Items listed in a dataset
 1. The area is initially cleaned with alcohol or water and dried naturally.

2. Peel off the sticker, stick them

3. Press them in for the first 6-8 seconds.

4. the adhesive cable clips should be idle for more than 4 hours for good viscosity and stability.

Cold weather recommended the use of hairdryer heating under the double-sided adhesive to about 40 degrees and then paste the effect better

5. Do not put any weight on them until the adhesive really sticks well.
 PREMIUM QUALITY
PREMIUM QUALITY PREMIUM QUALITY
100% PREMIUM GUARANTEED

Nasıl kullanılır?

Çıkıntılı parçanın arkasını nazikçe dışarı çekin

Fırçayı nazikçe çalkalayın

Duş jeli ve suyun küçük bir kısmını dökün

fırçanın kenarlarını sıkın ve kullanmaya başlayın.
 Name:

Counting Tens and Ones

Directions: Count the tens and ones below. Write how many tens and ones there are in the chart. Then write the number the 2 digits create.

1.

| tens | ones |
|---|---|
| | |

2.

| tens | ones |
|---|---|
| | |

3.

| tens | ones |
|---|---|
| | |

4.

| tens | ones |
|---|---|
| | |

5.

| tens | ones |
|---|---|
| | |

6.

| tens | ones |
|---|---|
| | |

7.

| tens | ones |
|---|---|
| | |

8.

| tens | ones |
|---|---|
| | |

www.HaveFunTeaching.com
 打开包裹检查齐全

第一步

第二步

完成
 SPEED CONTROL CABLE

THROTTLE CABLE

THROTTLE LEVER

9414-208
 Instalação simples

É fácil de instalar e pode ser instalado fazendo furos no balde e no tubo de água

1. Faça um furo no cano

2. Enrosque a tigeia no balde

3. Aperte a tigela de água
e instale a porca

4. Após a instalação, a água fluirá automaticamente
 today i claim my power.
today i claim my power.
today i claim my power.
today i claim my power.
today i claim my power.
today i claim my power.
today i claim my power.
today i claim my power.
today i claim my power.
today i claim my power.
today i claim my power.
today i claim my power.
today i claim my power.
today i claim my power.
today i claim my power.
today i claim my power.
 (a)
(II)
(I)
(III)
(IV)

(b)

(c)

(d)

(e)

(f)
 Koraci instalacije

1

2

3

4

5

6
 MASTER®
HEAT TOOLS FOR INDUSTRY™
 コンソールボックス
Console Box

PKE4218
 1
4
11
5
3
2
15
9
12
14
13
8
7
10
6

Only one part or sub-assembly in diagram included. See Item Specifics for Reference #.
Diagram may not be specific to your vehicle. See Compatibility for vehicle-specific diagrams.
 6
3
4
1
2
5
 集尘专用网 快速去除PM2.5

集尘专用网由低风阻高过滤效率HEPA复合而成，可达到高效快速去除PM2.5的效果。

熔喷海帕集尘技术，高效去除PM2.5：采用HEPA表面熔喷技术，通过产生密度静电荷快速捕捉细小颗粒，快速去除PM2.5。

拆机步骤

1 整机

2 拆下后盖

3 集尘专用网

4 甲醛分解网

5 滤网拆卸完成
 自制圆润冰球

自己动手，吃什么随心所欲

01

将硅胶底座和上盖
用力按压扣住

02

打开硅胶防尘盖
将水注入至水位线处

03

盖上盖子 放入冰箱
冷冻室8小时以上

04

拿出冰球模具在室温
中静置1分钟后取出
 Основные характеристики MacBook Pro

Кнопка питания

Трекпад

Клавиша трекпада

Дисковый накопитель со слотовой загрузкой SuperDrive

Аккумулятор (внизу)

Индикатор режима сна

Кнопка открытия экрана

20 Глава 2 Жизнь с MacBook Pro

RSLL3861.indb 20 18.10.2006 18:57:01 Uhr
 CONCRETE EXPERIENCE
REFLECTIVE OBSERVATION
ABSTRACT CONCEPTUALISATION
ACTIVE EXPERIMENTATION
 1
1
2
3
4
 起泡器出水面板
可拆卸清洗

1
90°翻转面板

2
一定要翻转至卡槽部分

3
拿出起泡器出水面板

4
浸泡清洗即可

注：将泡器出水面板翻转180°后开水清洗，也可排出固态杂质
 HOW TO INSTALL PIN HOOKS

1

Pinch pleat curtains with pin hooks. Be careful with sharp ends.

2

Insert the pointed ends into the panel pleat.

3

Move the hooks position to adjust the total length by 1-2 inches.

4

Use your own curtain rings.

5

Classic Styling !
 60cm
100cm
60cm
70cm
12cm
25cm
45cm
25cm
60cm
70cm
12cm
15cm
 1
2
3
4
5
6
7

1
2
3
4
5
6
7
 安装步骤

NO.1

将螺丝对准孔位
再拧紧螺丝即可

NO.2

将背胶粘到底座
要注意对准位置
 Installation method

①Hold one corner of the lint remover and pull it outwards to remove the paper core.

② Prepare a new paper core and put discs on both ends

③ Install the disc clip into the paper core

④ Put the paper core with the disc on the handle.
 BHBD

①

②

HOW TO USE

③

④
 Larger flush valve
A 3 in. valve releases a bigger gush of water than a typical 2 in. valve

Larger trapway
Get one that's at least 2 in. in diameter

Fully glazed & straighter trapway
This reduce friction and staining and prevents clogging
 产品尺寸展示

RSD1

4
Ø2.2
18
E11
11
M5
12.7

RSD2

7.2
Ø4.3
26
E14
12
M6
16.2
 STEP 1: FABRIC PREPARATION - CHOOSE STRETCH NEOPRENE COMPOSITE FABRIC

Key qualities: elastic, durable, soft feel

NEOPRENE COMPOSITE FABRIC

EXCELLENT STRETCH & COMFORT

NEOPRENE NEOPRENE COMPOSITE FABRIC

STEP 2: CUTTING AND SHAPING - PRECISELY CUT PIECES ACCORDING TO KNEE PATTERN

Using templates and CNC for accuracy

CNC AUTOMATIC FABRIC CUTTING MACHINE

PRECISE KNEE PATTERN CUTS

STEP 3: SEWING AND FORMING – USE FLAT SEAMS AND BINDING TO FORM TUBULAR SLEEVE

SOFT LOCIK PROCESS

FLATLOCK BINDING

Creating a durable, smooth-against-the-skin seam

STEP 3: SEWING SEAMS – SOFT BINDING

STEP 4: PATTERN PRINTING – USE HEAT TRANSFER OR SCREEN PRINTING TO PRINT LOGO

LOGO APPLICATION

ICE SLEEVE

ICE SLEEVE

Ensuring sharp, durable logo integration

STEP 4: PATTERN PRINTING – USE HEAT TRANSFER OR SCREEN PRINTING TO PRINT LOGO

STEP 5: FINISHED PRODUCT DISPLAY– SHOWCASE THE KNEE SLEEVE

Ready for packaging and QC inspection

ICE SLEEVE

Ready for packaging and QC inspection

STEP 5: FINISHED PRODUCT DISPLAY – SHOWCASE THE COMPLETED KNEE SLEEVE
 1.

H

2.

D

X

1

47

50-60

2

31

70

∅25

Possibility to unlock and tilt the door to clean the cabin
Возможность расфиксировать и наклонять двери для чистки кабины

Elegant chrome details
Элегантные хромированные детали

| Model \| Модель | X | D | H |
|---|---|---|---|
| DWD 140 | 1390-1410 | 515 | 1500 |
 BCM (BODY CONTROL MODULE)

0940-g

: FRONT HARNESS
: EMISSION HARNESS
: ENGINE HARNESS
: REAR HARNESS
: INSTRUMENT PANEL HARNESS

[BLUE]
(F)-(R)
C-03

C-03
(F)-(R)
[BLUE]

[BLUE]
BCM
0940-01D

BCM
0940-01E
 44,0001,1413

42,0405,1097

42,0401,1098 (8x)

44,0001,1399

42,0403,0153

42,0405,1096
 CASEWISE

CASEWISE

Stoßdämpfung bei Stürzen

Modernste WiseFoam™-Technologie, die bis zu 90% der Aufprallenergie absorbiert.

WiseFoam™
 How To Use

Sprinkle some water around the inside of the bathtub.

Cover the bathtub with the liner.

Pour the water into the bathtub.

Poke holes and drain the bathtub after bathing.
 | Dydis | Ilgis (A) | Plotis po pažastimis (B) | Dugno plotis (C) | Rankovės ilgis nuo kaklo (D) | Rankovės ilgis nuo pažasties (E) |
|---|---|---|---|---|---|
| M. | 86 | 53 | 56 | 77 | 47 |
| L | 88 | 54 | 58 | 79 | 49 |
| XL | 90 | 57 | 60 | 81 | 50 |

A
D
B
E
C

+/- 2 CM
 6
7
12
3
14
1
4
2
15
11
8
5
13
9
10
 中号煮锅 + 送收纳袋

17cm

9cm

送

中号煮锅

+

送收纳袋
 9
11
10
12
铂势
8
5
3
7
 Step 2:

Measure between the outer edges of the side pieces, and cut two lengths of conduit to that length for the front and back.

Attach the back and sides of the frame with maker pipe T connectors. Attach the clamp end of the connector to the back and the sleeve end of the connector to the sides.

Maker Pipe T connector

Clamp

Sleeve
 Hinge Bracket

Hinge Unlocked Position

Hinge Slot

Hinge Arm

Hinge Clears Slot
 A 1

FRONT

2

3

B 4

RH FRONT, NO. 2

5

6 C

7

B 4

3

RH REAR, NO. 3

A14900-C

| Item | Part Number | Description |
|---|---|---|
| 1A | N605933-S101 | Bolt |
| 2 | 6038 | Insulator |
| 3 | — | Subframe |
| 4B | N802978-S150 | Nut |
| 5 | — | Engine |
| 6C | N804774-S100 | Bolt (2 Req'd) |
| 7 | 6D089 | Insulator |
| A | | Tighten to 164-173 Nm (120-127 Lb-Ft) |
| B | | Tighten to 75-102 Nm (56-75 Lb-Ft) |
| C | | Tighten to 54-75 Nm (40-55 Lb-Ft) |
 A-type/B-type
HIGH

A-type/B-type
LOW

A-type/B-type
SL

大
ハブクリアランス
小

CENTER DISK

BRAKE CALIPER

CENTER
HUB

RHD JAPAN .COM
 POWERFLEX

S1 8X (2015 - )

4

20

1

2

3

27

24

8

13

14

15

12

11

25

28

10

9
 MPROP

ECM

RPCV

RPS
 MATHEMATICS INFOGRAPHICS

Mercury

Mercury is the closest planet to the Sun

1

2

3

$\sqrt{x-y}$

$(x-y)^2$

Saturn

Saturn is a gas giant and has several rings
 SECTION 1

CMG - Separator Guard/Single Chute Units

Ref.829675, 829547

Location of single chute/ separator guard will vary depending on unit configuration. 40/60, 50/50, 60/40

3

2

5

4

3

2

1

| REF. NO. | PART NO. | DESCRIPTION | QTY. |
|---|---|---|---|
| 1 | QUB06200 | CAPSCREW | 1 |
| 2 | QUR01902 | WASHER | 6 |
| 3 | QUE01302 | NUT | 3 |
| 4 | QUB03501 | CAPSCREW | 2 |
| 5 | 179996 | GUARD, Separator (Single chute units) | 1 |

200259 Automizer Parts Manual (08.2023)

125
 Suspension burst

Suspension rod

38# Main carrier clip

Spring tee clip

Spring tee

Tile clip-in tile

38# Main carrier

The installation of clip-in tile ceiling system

Aim of the task
Check the lines above for the word "NEOPRENE" and give the number of lines where it appears, with no other text.

Completed exercise
3